Man explicó que actualmente existen trabajadores abocados a tareas como soldadura, plegado y curvado de caños, preparación de piezas y montaje de componentes. Con la modificación, algunas de esas piezas podrán ingresar a la provincia previamente armadas.
“Hay gente que antes hacía determinada función.

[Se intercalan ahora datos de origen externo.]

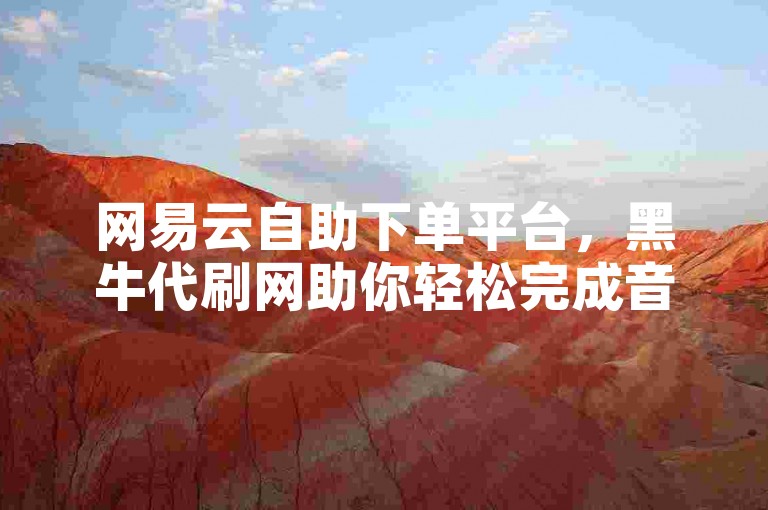 网易云自助下单平台，黑牛代刷网助你轻松完成音乐相关任务。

Esos puestos se van a transformar en otras tareas o se van a eliminar por completo”, advirtió.
La funcionaria sostuvo que la Provincia presentó objeciones ante la Comisión para el Área Aduanera Especial y elaboró un informe técnico destinado al Gobierno nacional, con el objetivo de preservar determinadas operaciones dentro del territorio fueguino.
Desde el Ejecutivo provincial consideran que era necesario revisar algunos aspectos del proceso productivo para mejorar la competitividad, pero cuestionan que la reducción de mano de obra sea presentada como una de las principales herramientas para disminuir costos.
En ese sentido, Man señaló que existen otros factores que deberían analizarse, entre ellos los costos logísticos y de transporte, particularmente por el volumen que ocupan los equipos de aire acondicionado.
La secretaria también vinculó la modificación del proceso productivo con el nuevo escenario generado por la apertura de las importaciones y la eliminación de medidas antidumping que alcanzaban a equipos provenientes de China y Tailandia.
En ese contexto, las empresas del sector plantearon la necesidad de flexibilizar determinadas condiciones de fabricación para reducir costos y mejorar su capacidad de competencia frente a los productos importados.
Sin embargo, Man consideró que la industria fueguina enfrenta una dificultad estructural para competir directamente con los costos de producción de China.
La funcionaria señaló que los grandes volúmenes de fabricación, los subsidios y las características de la estructura laboral del gigante asiático generan una diferencia de costos que resulta difícil de compensar únicamente mediante modificaciones en las líneas de producción fueguinas.
La propuesta de modificación del proceso fue impulsada por la Unión Industrial Fueguina y la Asociación de Fábricas Argentinas Terminales de Electrónica, entidades que representan a empresas del sector.
Uno de los escenarios que genera mayor incertidumbre es el de las empresas que dependen principalmente o exclusivamente de la fabricación de aires acondicionados.
Man advirtió que una reducción significativa de las tareas productivas y de la cantidad de trabajadores podría generar dificultades adicionales para sostener los costos fijos de las plantas.
“Nuestra mayor preocupación es qué va a pasar cuando las empresas más chicas tengan que adaptarse a esta flexibilización y se reduzca significativamente el empleo”, expresó.
Entre los casos mencionados se encuentra Carrier, una de las empresas monoproducto que mantiene actividad en la provincia. La funcionaria aclaró que todavía no existen precisiones respecto de cómo implementará la nueva modalidad ni cuál será su impacto concreto sobre la estructura laboral.
La Resolución 351/2026 comenzará a regir el 15 de diciembre, mientras que las empresas dispondrán de 180 días para adecuar sus líneas de producción.
Hasta el momento, según indicó Man, las compañías no comunicaron oficialmente un plan de despidos ni anticiparon reducciones concretas de personal.
Sin embargo, desde el Gobierno provincial advierten que la disminución de operaciones dentro de las plantas puede terminar teniendo consecuencias sobre el empleo si no se establecen mecanismos para preservar el nivel de actividad y el valor agregado generado en Tierra del Fuego.
La discusión vuelve así a colocar en el centro del debate el futuro del régimen industrial fueguino, en un contexto marcado por la apertura comercial, la presión sobre los costos y la necesidad de sostener puestos de trabajo en una industria que constituye uno de los principales motores económicos de la provincia.